[start Document extract]

In this Daily Editorial from the KE Report, we welcome Howard Klein and Matt Fernley, partners at RK Equity, for an in-depth conversation about the rapidly shifting landscape of critical minerals. The discussion focuses on the strategic importance of various minerals, the influence of international policy, specifically from the U.S. and China, and the importance of technical processing in the valuation of equity.

 

Key Discussion Points:

  • The Evolution of RK Equity: An overview of the firm’s 24-year history, starting with traditional commodities like gold and copper before becoming early leaders in the lithium and battery material sectors.
  • Emerging Critical Minerals: Insights into why the market is expanding beyond lithium to include essential high-tech and defense metals such as antimony, rare earths, and high-purity phosphate.
  • The High-Tech Supercycle: Exploration of how underinvestment in minor metals, combined with the rising demands of AI, data centers, and grid infrastructure, is fueling a potential long-term secular trend.

[end Document extract]
[start Dataset extract]

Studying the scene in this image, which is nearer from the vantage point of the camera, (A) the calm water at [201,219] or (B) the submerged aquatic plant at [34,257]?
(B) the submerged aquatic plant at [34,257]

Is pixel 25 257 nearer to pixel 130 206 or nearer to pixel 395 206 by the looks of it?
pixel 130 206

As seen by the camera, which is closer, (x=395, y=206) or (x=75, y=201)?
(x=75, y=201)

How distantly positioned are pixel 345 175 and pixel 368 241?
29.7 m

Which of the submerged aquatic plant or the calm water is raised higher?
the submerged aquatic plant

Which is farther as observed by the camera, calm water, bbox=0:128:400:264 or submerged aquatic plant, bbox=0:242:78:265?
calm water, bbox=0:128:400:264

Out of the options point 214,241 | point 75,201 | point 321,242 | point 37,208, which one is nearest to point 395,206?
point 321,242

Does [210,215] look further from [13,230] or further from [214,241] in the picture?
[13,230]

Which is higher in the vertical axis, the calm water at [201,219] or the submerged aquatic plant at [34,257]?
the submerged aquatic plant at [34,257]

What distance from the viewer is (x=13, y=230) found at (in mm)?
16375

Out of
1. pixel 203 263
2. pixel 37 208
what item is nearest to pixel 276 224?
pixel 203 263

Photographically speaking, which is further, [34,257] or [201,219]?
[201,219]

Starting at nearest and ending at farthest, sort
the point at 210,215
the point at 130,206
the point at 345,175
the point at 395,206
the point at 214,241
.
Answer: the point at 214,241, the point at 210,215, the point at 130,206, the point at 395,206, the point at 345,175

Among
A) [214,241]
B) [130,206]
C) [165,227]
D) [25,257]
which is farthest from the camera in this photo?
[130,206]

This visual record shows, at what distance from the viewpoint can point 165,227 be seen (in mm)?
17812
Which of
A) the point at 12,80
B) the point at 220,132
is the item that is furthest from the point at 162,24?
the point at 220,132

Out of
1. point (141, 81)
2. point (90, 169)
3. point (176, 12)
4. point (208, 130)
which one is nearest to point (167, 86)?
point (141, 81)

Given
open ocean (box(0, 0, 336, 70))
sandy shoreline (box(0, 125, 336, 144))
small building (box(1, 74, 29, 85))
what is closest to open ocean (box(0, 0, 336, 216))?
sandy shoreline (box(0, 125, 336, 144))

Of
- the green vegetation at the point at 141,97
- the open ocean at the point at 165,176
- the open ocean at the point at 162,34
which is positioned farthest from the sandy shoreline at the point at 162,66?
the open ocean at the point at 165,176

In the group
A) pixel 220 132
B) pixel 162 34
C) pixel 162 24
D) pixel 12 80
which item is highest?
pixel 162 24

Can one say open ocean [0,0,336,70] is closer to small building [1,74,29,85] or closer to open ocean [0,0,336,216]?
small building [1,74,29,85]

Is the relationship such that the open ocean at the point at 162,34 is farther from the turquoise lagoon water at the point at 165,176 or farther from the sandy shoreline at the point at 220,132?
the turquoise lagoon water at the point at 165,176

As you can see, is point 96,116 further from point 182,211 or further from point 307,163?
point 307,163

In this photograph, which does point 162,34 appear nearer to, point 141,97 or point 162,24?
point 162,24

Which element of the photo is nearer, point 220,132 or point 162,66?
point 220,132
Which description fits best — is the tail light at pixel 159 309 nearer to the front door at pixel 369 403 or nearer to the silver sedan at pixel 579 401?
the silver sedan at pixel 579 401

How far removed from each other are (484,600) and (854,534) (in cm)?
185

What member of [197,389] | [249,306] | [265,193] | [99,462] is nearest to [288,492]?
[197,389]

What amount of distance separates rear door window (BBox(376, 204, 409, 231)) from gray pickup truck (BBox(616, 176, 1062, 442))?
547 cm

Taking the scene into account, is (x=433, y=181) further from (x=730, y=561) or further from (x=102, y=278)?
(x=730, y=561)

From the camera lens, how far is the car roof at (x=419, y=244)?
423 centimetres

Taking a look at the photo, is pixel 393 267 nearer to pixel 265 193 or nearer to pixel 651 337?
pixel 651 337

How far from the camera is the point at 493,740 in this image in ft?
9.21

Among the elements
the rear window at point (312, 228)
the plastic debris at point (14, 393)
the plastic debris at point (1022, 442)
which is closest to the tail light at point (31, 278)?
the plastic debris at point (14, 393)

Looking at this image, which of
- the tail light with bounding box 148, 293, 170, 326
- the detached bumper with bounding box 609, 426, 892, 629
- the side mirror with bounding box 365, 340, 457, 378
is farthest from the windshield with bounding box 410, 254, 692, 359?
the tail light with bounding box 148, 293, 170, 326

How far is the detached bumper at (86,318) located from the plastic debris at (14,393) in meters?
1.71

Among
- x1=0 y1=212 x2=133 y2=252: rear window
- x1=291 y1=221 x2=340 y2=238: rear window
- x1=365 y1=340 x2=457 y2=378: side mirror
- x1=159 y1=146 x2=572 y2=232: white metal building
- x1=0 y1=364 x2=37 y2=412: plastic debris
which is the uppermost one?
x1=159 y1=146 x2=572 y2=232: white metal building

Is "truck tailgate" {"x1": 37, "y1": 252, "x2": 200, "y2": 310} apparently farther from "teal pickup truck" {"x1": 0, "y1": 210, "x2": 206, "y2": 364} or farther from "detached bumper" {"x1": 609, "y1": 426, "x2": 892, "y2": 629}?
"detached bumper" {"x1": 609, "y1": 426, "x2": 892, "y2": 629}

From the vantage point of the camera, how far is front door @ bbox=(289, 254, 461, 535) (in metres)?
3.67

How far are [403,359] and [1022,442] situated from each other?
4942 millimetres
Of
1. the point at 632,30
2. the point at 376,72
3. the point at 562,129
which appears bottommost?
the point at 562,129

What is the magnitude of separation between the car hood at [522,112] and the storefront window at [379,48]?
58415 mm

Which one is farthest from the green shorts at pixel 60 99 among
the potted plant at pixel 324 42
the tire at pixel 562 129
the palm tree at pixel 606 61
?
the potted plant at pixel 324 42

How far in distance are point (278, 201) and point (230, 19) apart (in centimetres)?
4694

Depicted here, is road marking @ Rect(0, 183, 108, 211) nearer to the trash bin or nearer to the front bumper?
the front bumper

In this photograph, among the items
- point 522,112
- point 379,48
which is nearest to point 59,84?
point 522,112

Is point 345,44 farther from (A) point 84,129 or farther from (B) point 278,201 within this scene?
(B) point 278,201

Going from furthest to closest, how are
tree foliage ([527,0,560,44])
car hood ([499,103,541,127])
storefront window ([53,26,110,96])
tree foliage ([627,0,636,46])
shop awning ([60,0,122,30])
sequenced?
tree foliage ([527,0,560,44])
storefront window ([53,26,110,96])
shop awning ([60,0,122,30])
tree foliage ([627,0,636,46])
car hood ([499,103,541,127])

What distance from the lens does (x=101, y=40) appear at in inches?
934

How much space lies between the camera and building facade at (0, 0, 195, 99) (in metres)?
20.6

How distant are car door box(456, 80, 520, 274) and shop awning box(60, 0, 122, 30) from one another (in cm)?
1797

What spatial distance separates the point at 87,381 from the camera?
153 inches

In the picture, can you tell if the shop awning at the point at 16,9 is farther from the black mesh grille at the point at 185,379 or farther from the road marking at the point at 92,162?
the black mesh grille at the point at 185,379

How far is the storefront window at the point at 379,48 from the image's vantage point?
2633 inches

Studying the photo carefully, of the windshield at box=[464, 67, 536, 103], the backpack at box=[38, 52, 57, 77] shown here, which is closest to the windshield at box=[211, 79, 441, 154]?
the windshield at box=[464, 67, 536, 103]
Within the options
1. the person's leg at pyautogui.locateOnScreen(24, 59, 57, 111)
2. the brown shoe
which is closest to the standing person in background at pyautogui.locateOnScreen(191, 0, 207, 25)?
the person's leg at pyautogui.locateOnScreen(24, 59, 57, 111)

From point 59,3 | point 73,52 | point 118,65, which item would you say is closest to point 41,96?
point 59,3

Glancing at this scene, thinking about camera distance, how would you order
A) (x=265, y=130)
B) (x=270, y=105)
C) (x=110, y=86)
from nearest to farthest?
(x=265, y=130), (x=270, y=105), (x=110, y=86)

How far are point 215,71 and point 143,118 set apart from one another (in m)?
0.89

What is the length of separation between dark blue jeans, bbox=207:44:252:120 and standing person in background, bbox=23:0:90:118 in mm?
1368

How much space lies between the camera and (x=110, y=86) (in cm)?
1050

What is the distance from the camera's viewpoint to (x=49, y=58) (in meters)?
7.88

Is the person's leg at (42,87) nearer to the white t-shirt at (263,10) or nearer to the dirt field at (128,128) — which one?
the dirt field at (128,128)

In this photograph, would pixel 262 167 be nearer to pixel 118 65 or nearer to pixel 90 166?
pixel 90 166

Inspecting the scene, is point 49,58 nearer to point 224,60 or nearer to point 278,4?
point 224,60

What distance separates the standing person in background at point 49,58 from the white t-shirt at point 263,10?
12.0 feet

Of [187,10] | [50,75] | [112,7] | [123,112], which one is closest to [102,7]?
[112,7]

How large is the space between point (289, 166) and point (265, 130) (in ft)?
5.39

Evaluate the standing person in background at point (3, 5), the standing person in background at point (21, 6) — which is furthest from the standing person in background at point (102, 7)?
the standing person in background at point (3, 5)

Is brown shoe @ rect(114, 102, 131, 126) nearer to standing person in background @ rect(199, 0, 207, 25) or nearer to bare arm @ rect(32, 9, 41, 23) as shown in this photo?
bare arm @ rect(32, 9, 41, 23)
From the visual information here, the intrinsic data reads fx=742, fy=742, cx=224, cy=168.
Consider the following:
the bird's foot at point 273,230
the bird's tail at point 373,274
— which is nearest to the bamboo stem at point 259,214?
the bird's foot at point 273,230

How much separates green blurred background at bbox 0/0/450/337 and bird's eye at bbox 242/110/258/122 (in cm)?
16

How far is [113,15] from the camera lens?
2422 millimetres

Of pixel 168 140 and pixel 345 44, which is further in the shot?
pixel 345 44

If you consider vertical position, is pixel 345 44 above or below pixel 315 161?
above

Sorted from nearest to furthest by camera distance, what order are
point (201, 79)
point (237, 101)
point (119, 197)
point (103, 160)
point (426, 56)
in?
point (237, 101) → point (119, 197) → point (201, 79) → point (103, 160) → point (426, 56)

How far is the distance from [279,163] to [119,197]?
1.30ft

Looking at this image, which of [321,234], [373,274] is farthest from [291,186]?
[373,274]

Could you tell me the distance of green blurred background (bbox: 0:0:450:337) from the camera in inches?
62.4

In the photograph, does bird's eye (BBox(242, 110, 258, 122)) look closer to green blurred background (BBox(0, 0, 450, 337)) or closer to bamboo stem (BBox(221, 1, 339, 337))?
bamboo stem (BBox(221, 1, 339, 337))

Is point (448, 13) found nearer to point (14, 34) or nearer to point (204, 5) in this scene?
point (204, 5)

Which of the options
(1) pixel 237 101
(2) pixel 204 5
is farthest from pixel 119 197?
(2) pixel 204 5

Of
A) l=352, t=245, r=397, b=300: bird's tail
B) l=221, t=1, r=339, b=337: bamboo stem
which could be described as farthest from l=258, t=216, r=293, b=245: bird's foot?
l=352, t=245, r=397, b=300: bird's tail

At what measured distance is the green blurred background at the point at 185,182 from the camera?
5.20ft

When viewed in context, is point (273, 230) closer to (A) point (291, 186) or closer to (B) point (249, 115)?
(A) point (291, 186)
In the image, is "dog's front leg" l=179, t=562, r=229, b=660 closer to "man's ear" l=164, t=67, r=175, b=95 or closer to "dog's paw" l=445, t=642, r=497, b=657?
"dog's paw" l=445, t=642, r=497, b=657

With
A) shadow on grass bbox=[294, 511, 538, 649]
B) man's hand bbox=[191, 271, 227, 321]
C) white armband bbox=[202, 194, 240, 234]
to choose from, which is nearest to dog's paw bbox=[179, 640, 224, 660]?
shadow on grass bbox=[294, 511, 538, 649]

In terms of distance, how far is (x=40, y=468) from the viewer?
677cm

[end Dataset extract]

** What you are asked to do **
Rewrite the critical minerals editorial from "In this Daily" to "battery material sectors.", swapping "partners" for "principals".

** Answer to this task **
In this Daily Editorial from the KE Report, we welcome Howard Klein and Matt Fernley, principals at RK Equity, for an in-depth conversation about the rapidly shifting landscape of critical minerals. The discussion focuses on the strategic importance of various minerals, the influence of international policy, specifically from the U.S. and China, and the importance of technical processing in the valuation of equity.

 

Key Discussion Points:

  • The Evolution of RK Equity: An overview of the firm’s 24-year history, starting with traditional commodities like gold and copper before becoming early leaders in the lithium and battery material sectors.